Num tempo talvez inimaginável, em que as leis (para bem ou mal) regulassem verdadeiramente tudo, alguém deveria lembrar-se de baixar um decreto sobre a publicação de livros de poesia: “livro de poemas – não se publica mais avulso, só em conjunto e depois de o poeta ter escrito, no mínimo, dois volumes num espaço de cinco anos.” Um decreto como esse, absurdo em tese, faz sentido quando se tem em mãos Estudos para o seu corpo (Cia da Letras, 2007), de Fabrício Corsaletti.

      Trata-se da reunião, em único volume, dos livros anteriormente publicados pelo autor, Movediço (2001), O sobrevivente (2003) e de dois inéditos, História das demolições e Estudos para o seu corpo. Observá-los em perspectiva diacrônica é interessante, pois se verifica como e em que intensidade um jovem poeta amadureceu o trato com a palavra e confere, quase que a cada poema, maior densidade aos seus propósitos. Isso bastaria para Corsaletti mostrar ao mundo literário que é um talento que já não se pode ignorar. Trata-se de um autor capaz de evoluir sem perder uma inquietude muito peculiar.

      Dono de um olhar poético arquitetado de modo especial, Corsaletti nasceu em 1978 em Santo Anastácio, interior de São Paulo. Em 1997, mudou-se para São Paulo e formou-se em Letras pela USP. O reconhecimento do mainstream literário virá este ano, quando, ao lado de Cecília Gianetti e Verônica Stigger estará na primeira mesa de debates da Festa Literária de Paraty (FLIP), intitulada “Futuro do presente”. Na ocasião, a promessa é discutir “o que será e já está sendo a literatura brasileira”.

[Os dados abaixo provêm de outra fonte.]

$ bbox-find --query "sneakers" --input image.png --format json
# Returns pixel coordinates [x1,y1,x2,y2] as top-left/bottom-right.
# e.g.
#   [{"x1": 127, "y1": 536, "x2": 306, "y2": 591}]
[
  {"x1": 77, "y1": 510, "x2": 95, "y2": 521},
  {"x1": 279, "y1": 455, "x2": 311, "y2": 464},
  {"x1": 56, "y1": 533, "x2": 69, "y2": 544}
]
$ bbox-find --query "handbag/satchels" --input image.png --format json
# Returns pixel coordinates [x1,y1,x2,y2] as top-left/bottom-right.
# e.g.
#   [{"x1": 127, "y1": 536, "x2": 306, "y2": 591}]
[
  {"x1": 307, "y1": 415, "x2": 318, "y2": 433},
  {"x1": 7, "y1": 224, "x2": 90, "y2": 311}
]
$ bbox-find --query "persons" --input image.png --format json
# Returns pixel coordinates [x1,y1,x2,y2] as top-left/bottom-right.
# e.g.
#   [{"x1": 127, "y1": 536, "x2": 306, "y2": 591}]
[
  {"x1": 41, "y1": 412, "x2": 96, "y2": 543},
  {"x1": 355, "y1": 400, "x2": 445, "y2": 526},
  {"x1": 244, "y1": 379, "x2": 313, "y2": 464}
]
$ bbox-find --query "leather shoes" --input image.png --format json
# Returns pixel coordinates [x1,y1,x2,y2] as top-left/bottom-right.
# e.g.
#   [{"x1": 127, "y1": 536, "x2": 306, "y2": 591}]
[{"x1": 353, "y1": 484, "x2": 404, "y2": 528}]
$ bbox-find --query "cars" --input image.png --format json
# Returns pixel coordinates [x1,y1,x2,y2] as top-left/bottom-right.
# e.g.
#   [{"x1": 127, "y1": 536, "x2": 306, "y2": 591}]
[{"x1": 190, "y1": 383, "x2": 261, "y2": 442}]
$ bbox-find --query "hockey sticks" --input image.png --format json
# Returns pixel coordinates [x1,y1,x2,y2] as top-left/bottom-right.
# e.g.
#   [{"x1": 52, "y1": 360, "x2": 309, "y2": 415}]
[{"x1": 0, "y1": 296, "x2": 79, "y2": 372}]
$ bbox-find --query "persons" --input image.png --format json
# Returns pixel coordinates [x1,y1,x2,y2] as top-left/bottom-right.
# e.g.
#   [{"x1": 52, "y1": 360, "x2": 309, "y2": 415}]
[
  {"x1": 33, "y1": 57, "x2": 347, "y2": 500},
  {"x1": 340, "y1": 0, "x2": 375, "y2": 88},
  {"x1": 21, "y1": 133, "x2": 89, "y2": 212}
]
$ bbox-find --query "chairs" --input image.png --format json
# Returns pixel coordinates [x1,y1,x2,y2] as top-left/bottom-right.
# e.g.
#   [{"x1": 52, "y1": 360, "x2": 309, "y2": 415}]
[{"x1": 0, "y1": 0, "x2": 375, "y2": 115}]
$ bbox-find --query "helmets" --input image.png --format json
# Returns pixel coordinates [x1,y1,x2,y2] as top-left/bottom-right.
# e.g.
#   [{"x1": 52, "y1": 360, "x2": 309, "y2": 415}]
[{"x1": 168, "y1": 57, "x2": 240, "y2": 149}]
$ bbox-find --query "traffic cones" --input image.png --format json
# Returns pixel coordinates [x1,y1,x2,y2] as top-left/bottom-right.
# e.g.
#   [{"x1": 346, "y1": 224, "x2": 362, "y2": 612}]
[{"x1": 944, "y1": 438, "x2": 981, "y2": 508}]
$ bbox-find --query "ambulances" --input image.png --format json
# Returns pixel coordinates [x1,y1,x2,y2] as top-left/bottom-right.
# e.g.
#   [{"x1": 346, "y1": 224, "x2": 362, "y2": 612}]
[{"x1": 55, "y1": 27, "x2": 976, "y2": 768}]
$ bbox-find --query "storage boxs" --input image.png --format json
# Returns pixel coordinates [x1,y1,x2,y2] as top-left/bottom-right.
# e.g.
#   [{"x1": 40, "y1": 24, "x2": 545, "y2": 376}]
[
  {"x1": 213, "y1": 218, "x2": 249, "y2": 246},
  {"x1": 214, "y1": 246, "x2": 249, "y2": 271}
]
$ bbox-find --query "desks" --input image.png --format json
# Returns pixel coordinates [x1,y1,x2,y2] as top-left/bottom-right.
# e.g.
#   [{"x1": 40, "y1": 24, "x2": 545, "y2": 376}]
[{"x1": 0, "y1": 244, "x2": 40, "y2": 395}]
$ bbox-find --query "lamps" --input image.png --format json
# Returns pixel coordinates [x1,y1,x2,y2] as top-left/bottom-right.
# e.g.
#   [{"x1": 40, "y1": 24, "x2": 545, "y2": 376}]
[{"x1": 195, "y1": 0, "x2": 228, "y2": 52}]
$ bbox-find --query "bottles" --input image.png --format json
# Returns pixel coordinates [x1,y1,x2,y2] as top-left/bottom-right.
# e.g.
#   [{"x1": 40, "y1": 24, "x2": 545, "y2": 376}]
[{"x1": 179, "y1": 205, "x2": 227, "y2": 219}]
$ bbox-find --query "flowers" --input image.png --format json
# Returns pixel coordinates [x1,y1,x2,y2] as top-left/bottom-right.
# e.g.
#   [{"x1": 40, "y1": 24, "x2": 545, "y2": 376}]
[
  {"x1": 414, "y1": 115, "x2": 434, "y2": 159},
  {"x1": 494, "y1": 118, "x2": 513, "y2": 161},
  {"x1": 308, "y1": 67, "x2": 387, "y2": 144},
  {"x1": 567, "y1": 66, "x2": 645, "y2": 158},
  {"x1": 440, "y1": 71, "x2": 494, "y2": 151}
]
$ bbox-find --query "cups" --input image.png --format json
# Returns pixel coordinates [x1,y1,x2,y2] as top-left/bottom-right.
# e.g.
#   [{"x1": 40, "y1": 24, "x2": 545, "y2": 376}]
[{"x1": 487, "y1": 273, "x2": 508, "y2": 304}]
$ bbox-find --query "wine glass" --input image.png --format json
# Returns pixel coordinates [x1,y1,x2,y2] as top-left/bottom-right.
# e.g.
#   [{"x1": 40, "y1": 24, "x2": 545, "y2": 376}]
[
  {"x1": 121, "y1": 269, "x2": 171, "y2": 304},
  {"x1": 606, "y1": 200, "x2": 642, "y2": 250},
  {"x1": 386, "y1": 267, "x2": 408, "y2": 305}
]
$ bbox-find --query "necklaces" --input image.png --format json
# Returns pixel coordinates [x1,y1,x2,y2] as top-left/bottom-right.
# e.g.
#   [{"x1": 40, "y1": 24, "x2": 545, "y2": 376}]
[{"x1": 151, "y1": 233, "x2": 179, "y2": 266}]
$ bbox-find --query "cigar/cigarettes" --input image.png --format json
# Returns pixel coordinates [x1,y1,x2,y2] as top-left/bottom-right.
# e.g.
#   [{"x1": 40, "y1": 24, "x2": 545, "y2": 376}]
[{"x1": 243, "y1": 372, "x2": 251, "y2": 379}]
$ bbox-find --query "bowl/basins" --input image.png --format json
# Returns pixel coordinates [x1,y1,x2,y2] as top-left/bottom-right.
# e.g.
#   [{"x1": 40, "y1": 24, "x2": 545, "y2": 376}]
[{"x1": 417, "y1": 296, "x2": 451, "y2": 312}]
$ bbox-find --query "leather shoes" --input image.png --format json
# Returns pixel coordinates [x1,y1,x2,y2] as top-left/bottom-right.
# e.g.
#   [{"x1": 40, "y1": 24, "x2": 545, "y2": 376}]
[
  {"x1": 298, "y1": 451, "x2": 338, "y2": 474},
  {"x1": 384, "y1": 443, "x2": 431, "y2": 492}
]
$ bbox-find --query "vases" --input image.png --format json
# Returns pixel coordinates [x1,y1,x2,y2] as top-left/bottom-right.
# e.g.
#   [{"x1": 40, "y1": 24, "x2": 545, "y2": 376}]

      Estudos para o seu corpo mostra uma lírica vigorosa, que equaciona contradições de toda ordem, tornando qualquer assunto poesia. Os textos revelam os assuntos sempre atravessados pela luz de um enorme coração – símbolo do corte lírico que o poeta aplica em tudo que vê. Nos temas, não há muitas variações: recuperação da memória familiar, impressões sobre a cidade grande, o amor e o corpo feminino. A grande qualidade está na presença delicada do coração provinciano que, em ritmo de artesania, vai costurando opostos, dando-lhes unicidade na contradição. Corsaletti expõe um jogo de confrontos, que salta com aparência de suavidade ao leitor, mas que encerra, na raiz, violentos choques entre contrários.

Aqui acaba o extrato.